The evidence respecting costs establishes an amount of $226.48 for lost time suffered by Mr. Islam and two fellow employee witnesses who attended at the hearing, and of a further amount of $460.00 representing the costs to the applicant in engaging counsel to prepare and present its case before the Board. Despite the apparent first glance success of the applicant in this proceeding, the simple fact remains that to recover a total amount of $200.61, Mr. Islam and his two fellow employees who attended at the hearing lost a day's pay each, totalling, together with travelling costs, an amount of $226.48. Counsel costs for preparation of the case and appearance at the hearing amount to $460.00, for a total cost of $686.48.
In view of the history of the respondent company as set out in this decision, it is obvious from the pattern of conduct of the respondent that the majority decision result in this case is a victory for him, when he can cause the applicant to expend their resources to an amount of $686.48 to recover $200.61. The non-appearance of the respondent at this hearing and at the original hearing on the unfair labour practice distinguishes this case from Radio Shack, supra.
In my respectful opinion, the majority is in error when they apply the reasoning in the Radio Shack case to the fact situation here. The blatancy of the wrongdoing by the respondent in this case may well compare with the fact situation in the Radio Shack case, however, the very clear departure from Radio Shack is the total contempt shown by the respondent herein in failing to attend at the hearings on both occasions to show respect for the process and to offer a defence for its gross violation of the law on the face of the allegations against him. The respondent in Radio Shack on the other hand demonstrated some respect for this Board and its process by its representations at their hearings and the spirited defence of their position.
With respect to the majority decision, I feel strongly that in the context of the brutality of the facts in this case, genteel learned legal academic musings are not the prescription to right the gross wrongs suffered by Mr. Zafar Islam.

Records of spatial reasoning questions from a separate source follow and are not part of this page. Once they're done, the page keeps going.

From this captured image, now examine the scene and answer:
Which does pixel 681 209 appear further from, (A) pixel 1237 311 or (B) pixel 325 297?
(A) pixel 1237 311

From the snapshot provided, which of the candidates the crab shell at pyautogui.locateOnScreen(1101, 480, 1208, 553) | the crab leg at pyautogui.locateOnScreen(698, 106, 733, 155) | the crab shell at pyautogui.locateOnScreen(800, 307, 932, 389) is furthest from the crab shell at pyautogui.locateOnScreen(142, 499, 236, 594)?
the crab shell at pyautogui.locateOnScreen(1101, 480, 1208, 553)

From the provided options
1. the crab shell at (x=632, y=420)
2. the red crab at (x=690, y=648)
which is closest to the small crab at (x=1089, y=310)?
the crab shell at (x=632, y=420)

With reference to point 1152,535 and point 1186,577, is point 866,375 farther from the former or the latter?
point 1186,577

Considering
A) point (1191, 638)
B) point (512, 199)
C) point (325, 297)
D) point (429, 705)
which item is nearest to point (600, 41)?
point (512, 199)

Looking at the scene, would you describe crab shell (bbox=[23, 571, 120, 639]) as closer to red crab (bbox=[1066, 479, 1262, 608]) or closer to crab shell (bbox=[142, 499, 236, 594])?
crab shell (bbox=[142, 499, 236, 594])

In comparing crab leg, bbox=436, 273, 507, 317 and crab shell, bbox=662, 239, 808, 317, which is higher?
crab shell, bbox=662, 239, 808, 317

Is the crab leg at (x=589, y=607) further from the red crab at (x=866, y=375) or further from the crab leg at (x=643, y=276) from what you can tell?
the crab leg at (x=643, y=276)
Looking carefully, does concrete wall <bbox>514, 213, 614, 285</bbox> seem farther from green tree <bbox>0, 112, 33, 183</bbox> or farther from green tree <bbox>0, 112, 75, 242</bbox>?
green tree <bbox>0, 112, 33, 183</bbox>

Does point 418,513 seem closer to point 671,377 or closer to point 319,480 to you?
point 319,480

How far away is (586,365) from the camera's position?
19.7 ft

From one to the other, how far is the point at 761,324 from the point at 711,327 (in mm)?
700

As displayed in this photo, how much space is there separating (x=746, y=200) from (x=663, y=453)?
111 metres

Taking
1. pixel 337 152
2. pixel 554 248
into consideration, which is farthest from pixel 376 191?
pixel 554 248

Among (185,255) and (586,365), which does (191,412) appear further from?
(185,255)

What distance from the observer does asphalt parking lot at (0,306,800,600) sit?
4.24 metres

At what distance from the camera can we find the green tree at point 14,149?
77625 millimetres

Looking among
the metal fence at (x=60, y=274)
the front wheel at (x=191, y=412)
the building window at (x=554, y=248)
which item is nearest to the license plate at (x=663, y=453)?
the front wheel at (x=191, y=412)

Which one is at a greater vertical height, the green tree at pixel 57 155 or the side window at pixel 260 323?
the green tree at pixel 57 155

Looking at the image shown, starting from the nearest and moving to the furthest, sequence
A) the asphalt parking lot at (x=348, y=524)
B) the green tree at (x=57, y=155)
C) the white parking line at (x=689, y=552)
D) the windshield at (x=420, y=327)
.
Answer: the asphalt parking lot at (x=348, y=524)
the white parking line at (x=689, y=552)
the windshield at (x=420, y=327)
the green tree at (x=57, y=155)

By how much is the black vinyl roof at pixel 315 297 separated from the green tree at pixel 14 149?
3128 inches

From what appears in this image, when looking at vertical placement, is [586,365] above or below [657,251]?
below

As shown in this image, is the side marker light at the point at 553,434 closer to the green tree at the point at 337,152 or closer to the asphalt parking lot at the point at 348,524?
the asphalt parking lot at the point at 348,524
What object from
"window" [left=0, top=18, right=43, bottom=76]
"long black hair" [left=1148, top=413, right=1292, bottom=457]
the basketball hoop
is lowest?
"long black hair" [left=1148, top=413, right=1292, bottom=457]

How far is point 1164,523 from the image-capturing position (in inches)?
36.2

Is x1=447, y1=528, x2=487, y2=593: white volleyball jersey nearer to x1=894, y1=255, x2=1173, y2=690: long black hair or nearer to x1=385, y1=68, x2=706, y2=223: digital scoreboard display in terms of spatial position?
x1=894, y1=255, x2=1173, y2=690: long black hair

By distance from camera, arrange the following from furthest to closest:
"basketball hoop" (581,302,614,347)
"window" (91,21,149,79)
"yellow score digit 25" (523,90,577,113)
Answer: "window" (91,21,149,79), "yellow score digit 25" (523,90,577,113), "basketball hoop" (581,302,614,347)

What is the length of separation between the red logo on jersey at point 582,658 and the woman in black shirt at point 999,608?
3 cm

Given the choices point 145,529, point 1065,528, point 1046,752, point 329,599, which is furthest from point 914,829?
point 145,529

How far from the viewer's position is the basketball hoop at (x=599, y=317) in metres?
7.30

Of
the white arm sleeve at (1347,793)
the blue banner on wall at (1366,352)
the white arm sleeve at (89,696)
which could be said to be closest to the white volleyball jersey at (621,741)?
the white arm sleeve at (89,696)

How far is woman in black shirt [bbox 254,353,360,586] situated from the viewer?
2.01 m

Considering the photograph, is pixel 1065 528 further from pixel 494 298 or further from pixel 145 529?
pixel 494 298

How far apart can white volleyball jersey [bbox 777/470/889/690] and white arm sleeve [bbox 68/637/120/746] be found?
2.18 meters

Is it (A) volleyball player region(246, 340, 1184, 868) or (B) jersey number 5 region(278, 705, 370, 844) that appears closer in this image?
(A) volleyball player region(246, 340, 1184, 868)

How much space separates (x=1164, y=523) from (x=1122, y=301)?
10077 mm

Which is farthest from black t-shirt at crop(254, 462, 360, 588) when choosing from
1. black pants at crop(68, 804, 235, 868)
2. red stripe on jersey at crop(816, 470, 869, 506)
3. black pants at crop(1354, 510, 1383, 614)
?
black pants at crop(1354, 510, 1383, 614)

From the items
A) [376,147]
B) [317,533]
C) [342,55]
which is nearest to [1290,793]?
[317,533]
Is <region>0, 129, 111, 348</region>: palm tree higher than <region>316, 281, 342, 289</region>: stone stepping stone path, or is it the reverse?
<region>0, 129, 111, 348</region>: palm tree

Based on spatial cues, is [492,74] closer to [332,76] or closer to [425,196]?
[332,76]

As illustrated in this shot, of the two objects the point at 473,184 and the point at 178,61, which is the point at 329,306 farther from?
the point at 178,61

The facts set out in this case, which are uncontradicted, set out a pattern of conduct that disgraces the word "employer" and must surely be abhorrent to the great majority of employers in our society. The respondent herein has jack-booted himself through the work place, trampling on the citizen civil liberties and human rights of Mr. Islam and has demonstrated to all of its employees and the applicant union herein its contempt for the Labour Relations Act, this Board, and its due process. I have difficulty equating a system where even the most minor offender against property rights is required to attend at a hearing into his alleged offence while gross offenders against personal civil liberty rights can, as in this case, thumb their nose at such hearing into their alleged offences to deal with the charges against them as demonstrated by the high-handed contemptuous manner of the respondent employer in this case. Those of us who cherish our basic freedom, and those who in our society stand up for fundamental rights are well served by Mr. Zafar Islam and his kind. We must defend the right, and, to round out this decision, at the very least, we must consent to the request of the applicant and award it full costs in this action. I would so order.